Today we welcomed our newest little blessing! I couldn't be happier about how everything went off without a hitch. Well, sort of. I guess it depends on what you consider a hitch.
Archer Matthias, born at 10:38a.m. on 2/6/13, 20.75 inches long and weighing 8 pounds, 7 ounces!
I had been having "false labor" since my doctor did a membrane sweep at 38 weeks. I was the dreaded "fingertip dilated" which is the fancy schmancy way of saying "not at all. You've had a baby before. Your cervix is perpetually not-closed." I was also told that my cervix was choosing not to efface yet, which is strange for me. I never dilated before full-blown labor, but I usually efface all the way beforehand. So it kind of discouraged me.
I began having cramps and contractions immediately, which were irregular. I couldn't believe how sore I was! It turned into nothing, and usually the contractions went away at night when I went to sleep. Before I knew it, I was pregnant for another week.
I was somewhat surprised though that when I went into my next appointment on Monday, my doctor informed me that I had progressed - 3cm and 40%! I know it doesn't mean that labor is anywhere in sight, but it was nice to know that those contractions weren't for nothing.

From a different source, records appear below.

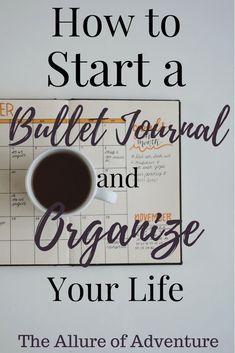 How to Start a Bullet Journal | Bullet Journal | BUJO | Bullet Journal Inspiration | Organization | Planner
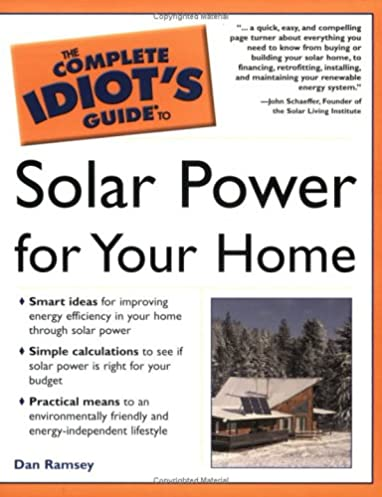 complete idiot s guide to solar power for your home amazon co uk rh amazon co uk Idiots Guide to Grant Writing Idiots Guide to Dieting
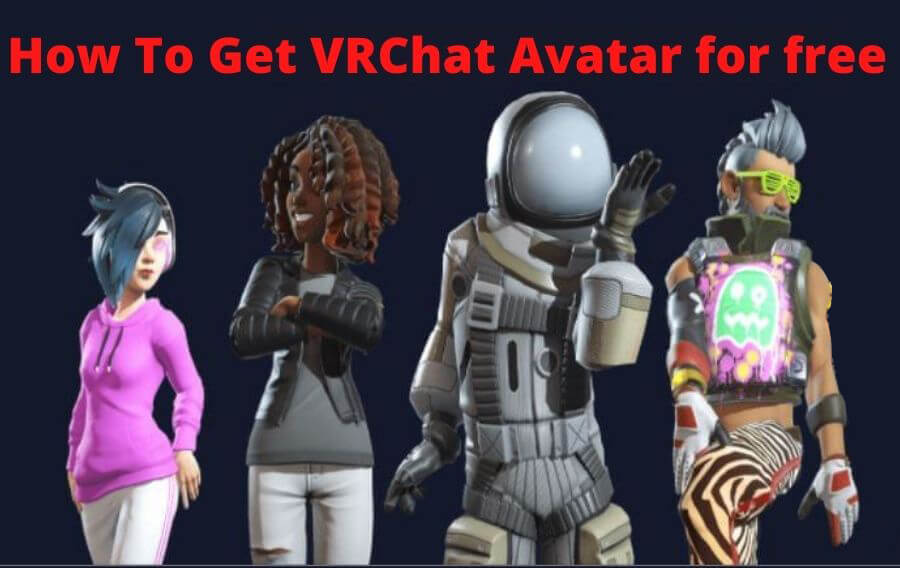 How To Get VRChat Avatar for free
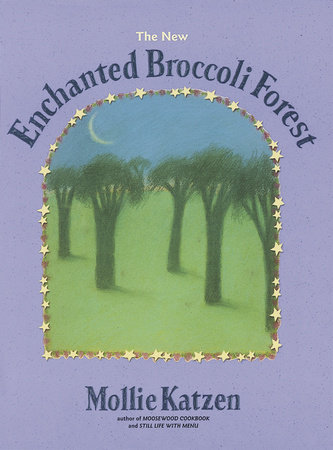 The New Enchanted Broccoli Forest by Mollie Katzen
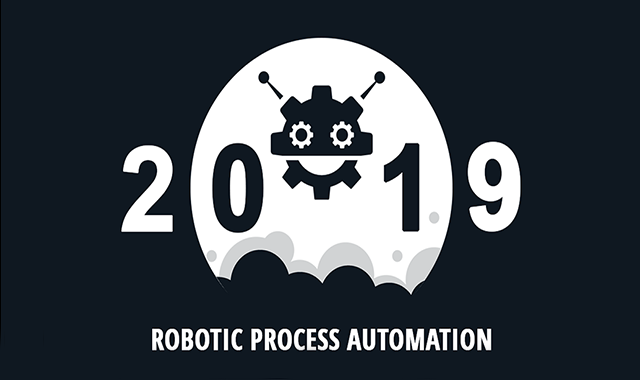 Robotic Process Automation - 2019 #infographic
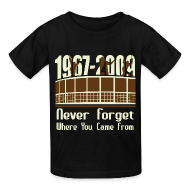 Kids' Shirts ~ Kids' T-Shirt ~ Never Forget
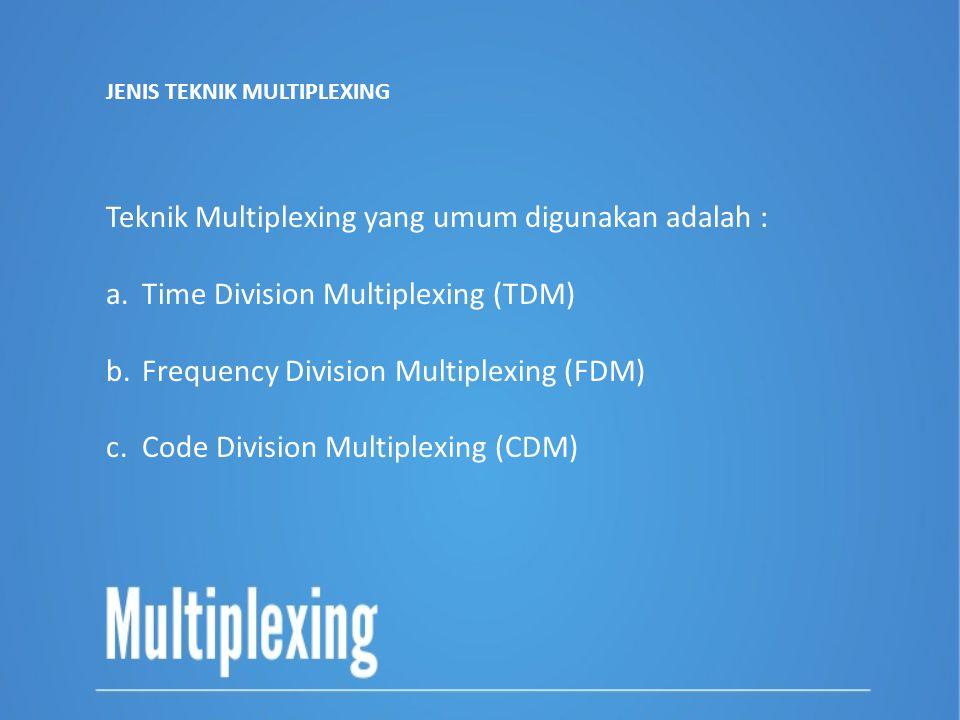 Teknik Multiplexing yang umum digunakan adalah : a.Time Division Multiplexing (TDM) b.Frequency Division Multiplexing (FDM) c.Code Division Multiplexi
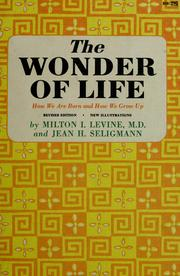 Cover of: The wonder of life | Milton I. Levine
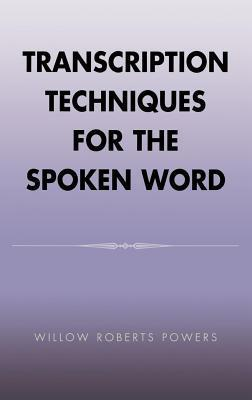 Transcription Techniques for the Spoken Word  by  Willow Roberts Powers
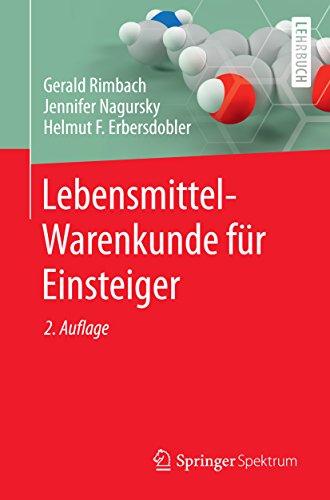 Lebensmittel-Warenkunde für Einsteiger (Springer-Lehrbuch) -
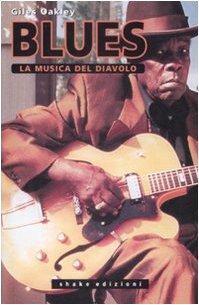 Il blues. La musica del diavolo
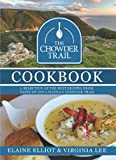 The Chowder Trail Cookbook: A selection of the best recipes from Taste of Nova Scotias Chowder Trail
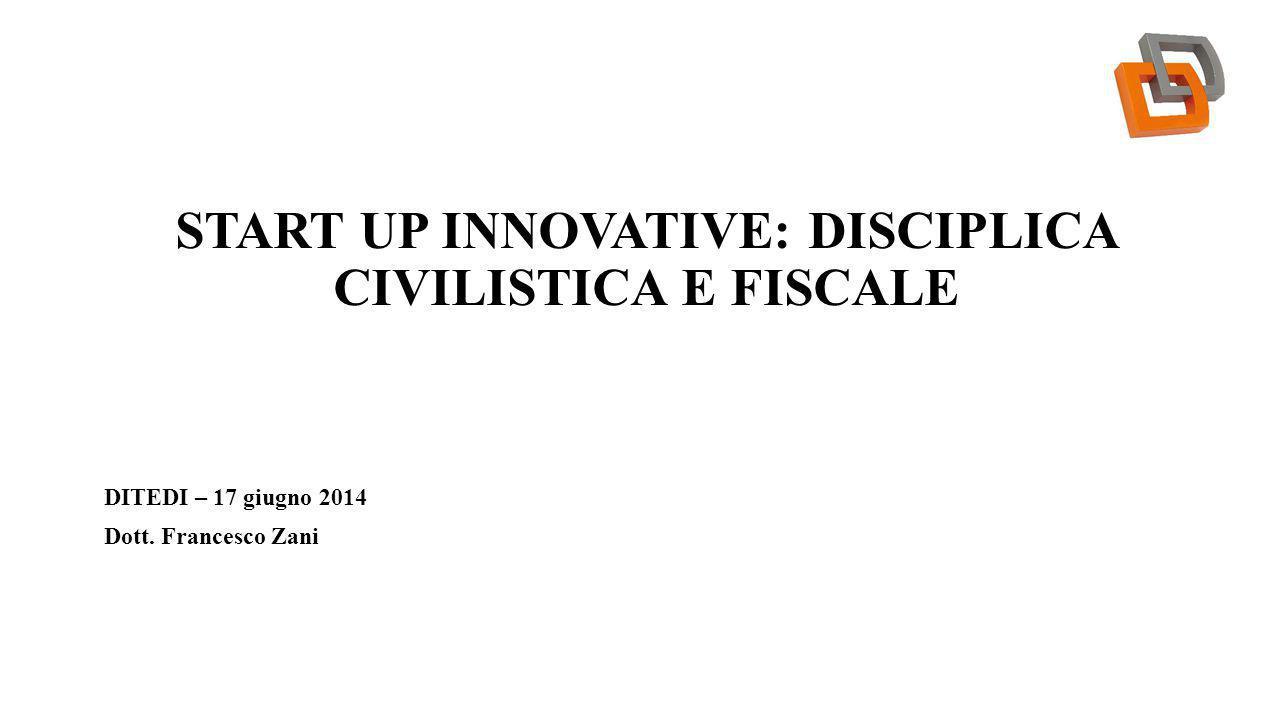 START UP INNOVATIVE: DISCIPLICA CIVILISTICA E FISCALE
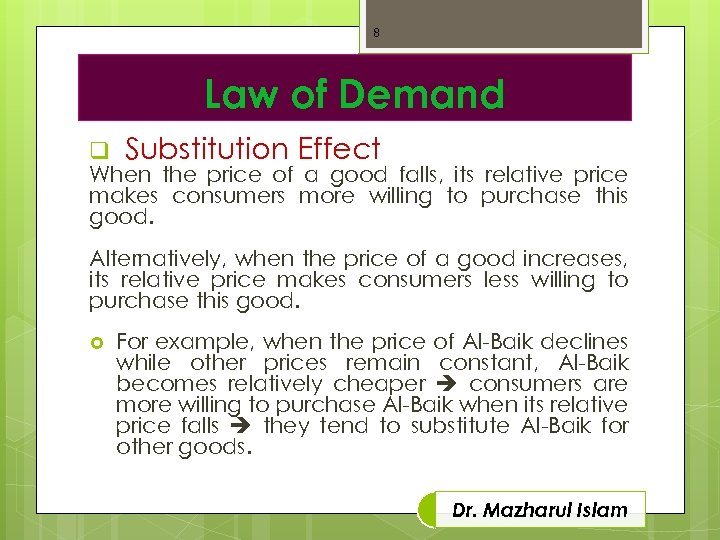8 Law of Demand q Substitution Effect When the price of a good falls,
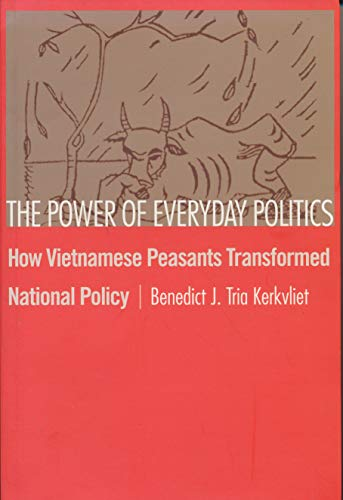 The Power of Everday Politics: How Vietnamese Peasants Transformed National Policy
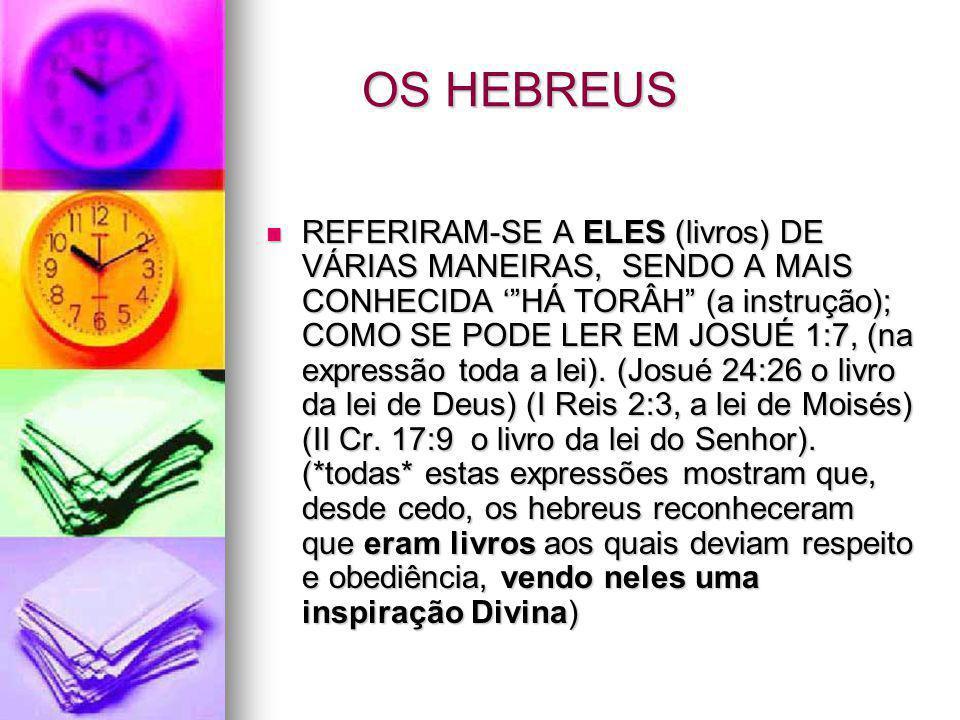 """OS HEBREUS REFERIRAM-SE A ELES (livros) DE VÁRIAS MANEIRAS, SENDO A MAIS CONHECIDA '""""HÁ TORÂH"""" (a instrução); COMO SE PODE LER EM JOSUÉ 1:7, (na expre"""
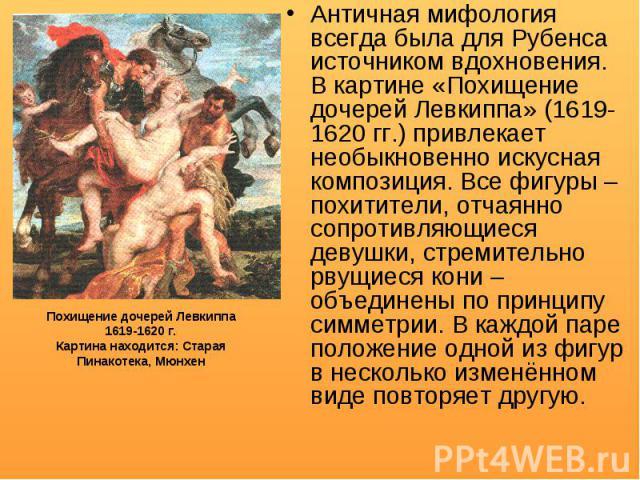 Античная мифология всегда была для Рубенса источником вдохновения. В картине «Похищение дочерей Левкиппа» (1619-1620 гг.) привлекает необыкновенно искусная композиция. Все фигуры – похитители, отчаянно сопротивляющиеся девушки, стремительно рвущиеся…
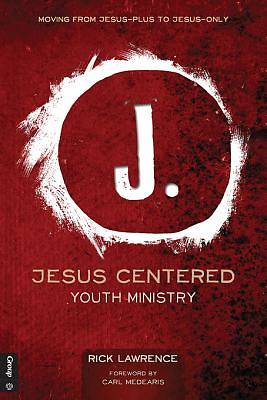 Jesus Centered Youth Ministry [ePub Ebook]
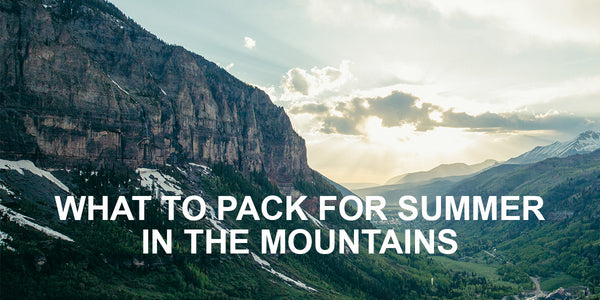 What to Pack For Summer In The Mountains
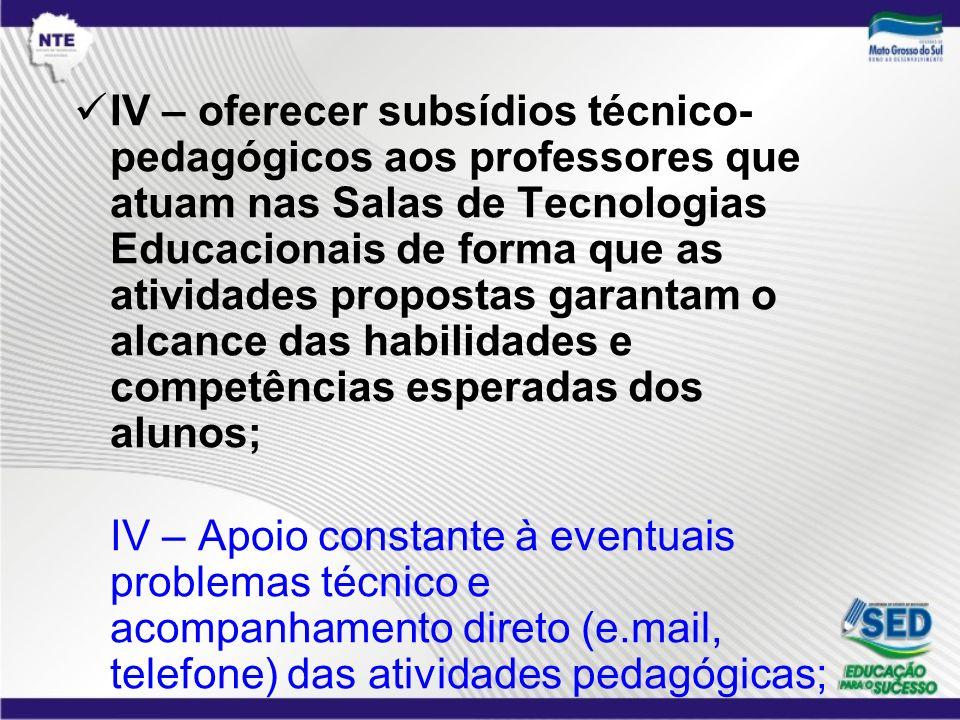 IV – oferecer subsídios técnico- pedagógicos aos professores que atuam nas Salas de Tecnologias Educacionais de forma que as atividades propostas gara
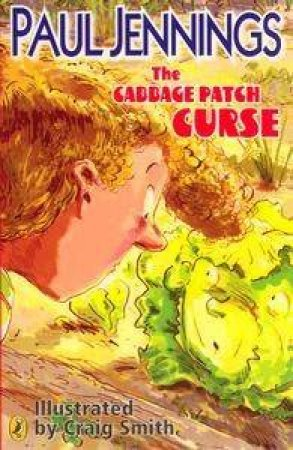 The Cabbage Patch Curse by Paul Jennings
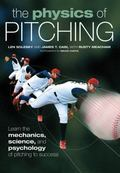 The Physics of Pitching (Paperback + DVD): Learn the Mechanics, Science, and Psychology of P...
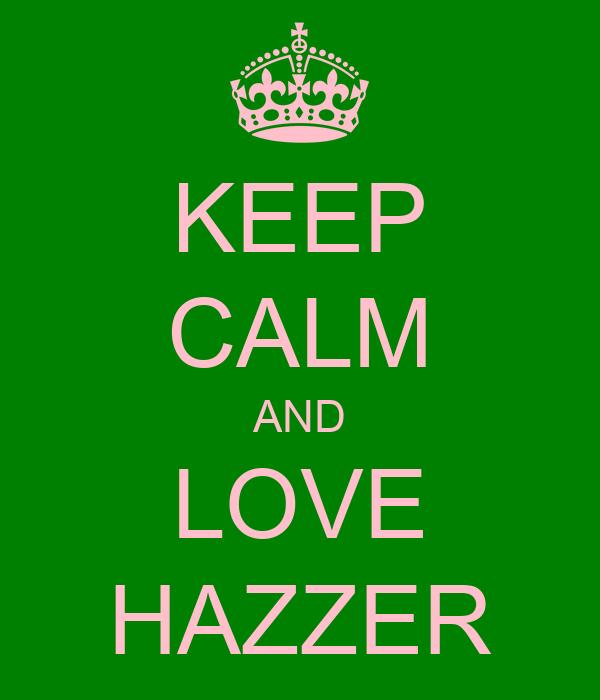 KEEP CALM AND LOVE HAZZER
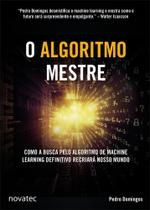 O Algoritmo Mestre - Novatec -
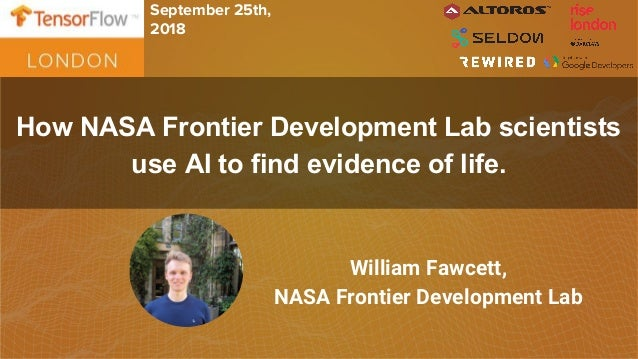 Scientists Use Ai To Develop Better >> Tensorflow London 17 How Nasa Frontier Development Lab Scientists Us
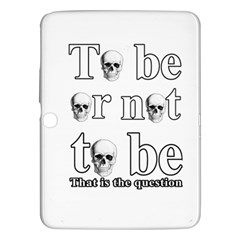 To Be Or Not To Be Samsung Galaxy Tab 3 (10 1 ) P5200 Hardshell Case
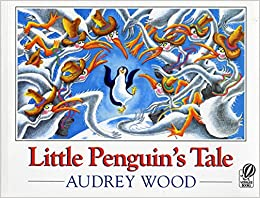Little Penguin's Tale Audrey Wood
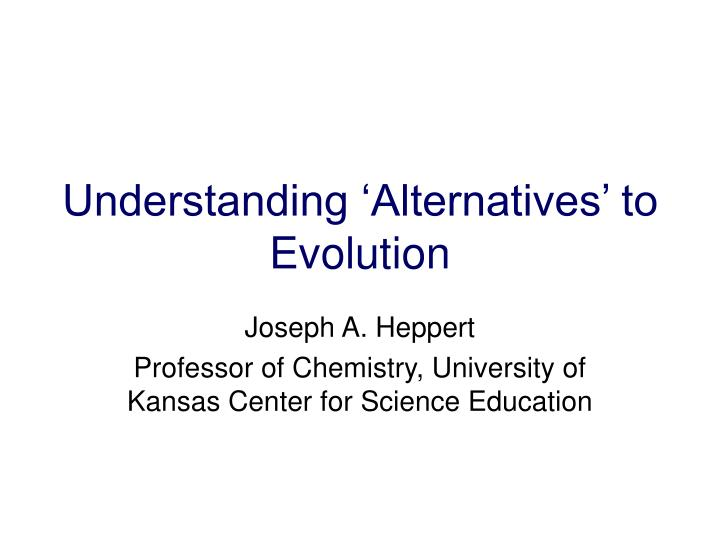 understanding alternatives to evolution n.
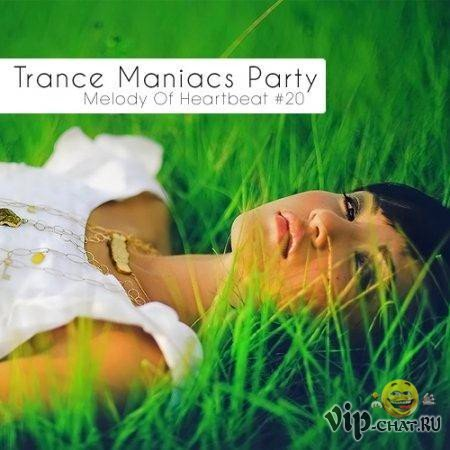 Trance Maniacs Party: Melody Of Heartbeat #20 (2010)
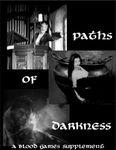 RPG Item: Paths of Darkness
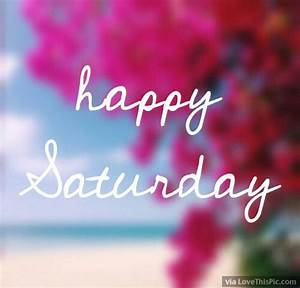 Happy Saturday Pictures, Photos, and Images for Facebook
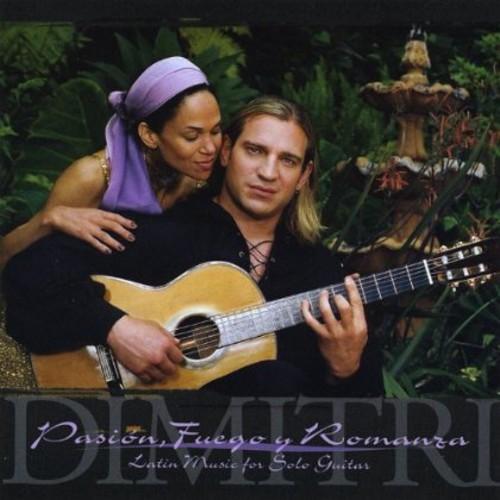 Pasion Fuego y Romanza: Latin Music for Solo Guita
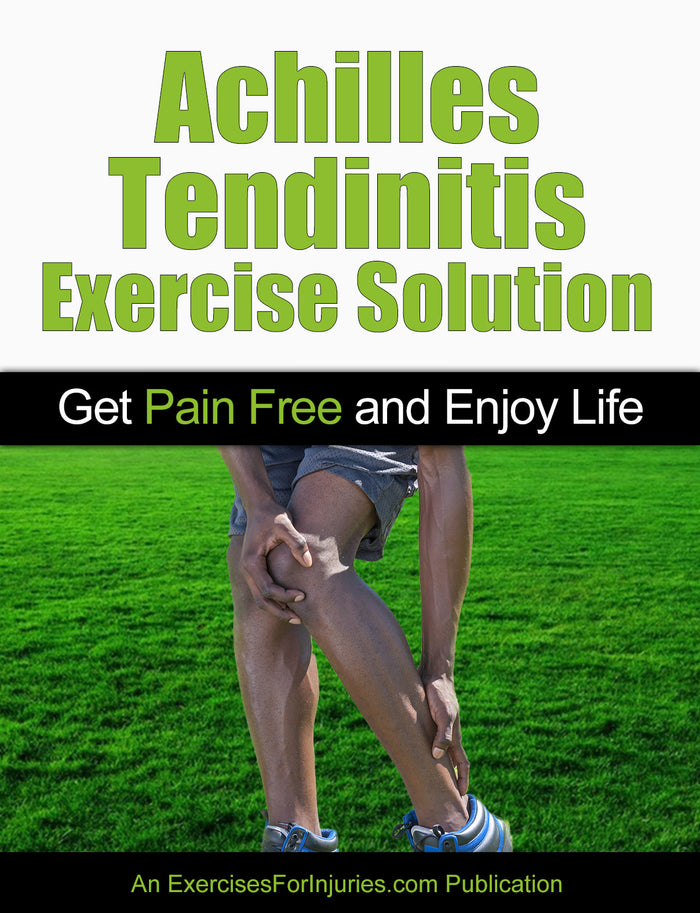 Achilles Tendinitis Exercise Solution - Digital Download (EFISP)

My doctor had also put me on the induction schedule for Wednesday. The baby was estimated to be over 8 pounds, and with the diabetes, my doctor really wanted me to go as soon as possible. But she also really didn't want to have to induce me. So she stripped my membranes AGAIN. I had mild contractions the first day. Then I had strong contractions. I was so convinced that this was it, and then poof - they disappeared when I fell asleep. Then they woke me up.
To be honest, a week of "false labor" is about a week longer than I prefer. I can't imagine how the women feel who have false labor for weeks or even months before. I was so exhausted, my anxiety started going through the roof and at one point, I had to sleep before I had a full blown anxiety attack.
Around 5 a.m. on Tuesday, I woke with really strong contraction pains. Don't take that the wrong way.. it did not feel like contractions. You know how contractions start with a tightening sensation usually, then it progresses until you feel the actual pain of it, either in your back or cervix (both for me, thanks!) then it diminishes and then the tightening goes away...? This was not that kind of contraction. This would start without warning as the pain from the middle part of the contraction, go on for 30-60 seconds, then stop. They were about as strong as my contractions usually are when I am at about a 5 in dilation. But they were extremely irregular, sometimes occurring 7-10 minutes apart or sometimes an hour apart. I was ridiculously cramp and sore by this point.
I tried to sleep Tuesday night, but between knowing my induction was coming and having all the false labor pains, I just couldn't sleep at all. A couple of the contractions were too strong to just lay there, so I got out of bed and hopped in the shower.
By 5 a.m. on Wednesday, I was looking forward to getting into the hospital. The contractions were way stronger than the should be for false labor, and I couldn't wait until 8 a.m. to go get checked in.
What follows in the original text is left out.